Validator#

The Validator validates an instance of kgx.graph.base_graph.BaseGraph for Biolink Model compliance.

To validate a graph,

from kgx.validator import Validator
v = Validator()
v.validate(graph)

Streaming Data Processing Mode#

For very large graphs, the Validator operation may now successfully process graph data equally well using data streaming (command flag --stream=True) which significantly minimizes the memory footprint required to process such graphs.

kgx.validator#

KGX Validator class

class kgx.validator.Validator(verbose: bool = False, progress_monitor: Optional[Callable[[GraphEntityType, List], None]] = None, schema: Optional[str] = None, error_log: Optional[str] = None)[source]#

Bases: ErrorDetecting

Class for validating a property graph.

The optional ‘progress_monitor’ for the validator should be a lightweight Callable which is injected into the class ‘inspector’ Callable, designed to intercepts node and edge records streaming through the Validator (inside a Transformer.process() call. The first (GraphEntityType) argument of the Callable tags the record as a NODE or an EDGE. The second argument given to the Callable is the current record itself. This Callable is strictly meant to be procedural and should not mutate the record. The intent of this Callable is to provide a hook to KGX applications wanting the namesake function of passively monitoring the graph data stream. As such, the Callable could simply tally up the number of times it is called with a NODE or an EDGE, then provide a suitable (quick!) report of that count back to the KGX application. The Callable (function/callable class) should not modify the record and should be of low complexity, so as not to introduce a large computational overhead to validation!

Parameters:
  • verbose (bool) – Whether the generated report should be verbose or not (default: False)

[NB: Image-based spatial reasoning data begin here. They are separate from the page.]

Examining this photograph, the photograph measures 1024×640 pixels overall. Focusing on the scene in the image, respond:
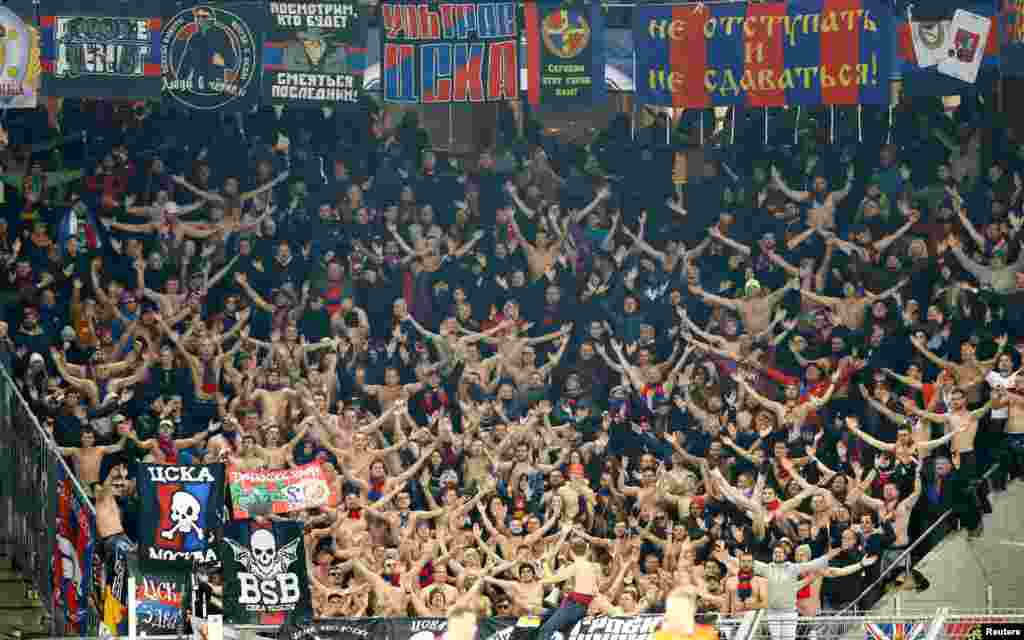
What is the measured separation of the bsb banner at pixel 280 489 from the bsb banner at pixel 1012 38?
39.0 ft

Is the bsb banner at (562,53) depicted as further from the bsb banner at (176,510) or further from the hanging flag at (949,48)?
the bsb banner at (176,510)

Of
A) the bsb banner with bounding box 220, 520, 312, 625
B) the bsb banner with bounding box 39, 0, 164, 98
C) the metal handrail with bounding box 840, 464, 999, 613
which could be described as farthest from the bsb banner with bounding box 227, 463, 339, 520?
the bsb banner with bounding box 39, 0, 164, 98

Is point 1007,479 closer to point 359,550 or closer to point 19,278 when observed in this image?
point 359,550

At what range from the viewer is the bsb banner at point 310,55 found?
106ft

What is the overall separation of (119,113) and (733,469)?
11267 millimetres

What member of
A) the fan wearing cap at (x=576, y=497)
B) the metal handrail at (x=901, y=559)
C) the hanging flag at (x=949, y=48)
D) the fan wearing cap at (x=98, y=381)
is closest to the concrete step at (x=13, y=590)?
the fan wearing cap at (x=98, y=381)

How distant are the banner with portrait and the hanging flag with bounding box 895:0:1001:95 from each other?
474 inches

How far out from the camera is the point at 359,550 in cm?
2694

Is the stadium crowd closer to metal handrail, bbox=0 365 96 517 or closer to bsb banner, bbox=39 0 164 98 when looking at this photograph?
metal handrail, bbox=0 365 96 517

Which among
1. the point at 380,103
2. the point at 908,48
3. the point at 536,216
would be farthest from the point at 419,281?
the point at 908,48

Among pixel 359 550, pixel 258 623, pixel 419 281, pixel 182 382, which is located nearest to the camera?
pixel 258 623

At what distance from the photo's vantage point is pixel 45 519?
26.3m

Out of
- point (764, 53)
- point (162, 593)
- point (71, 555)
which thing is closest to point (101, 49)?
point (71, 555)

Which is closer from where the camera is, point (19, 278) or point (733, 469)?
point (733, 469)
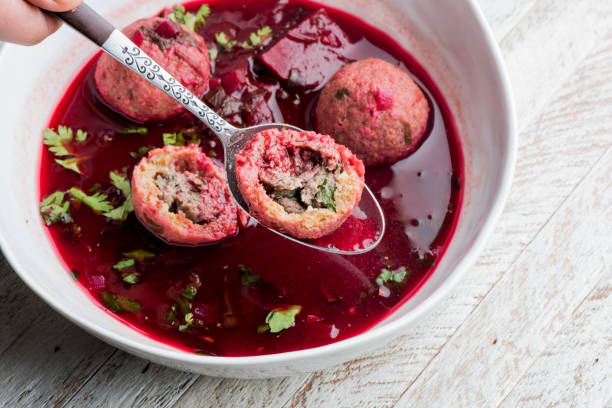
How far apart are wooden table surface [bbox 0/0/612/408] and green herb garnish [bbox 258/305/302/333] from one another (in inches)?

  • progress_monitor (Optional[Callable[[GraphEntityType, List], None]]) – Function given a peek at the current record being processed by the class wrapped Callable.

  • schema (Optional[str]) – URL to (Biolink) Model Schema to be used for validated (default: None, use default Biolink Model Toolkit schema)

  • error_log (str) – Where to write any graph processing error message (stderr, by default)

analyse_edge(u, v, k, data)[source]#

Analyse edge

analyse_node(n, data)[source]#

Analyse Node

clear_errors()#

Clears the current error log list

static get_all_prefixes(jsonld: Optional[Dict] = None) set[source]#

Get all prefixes from Biolink Model JSON-LD context.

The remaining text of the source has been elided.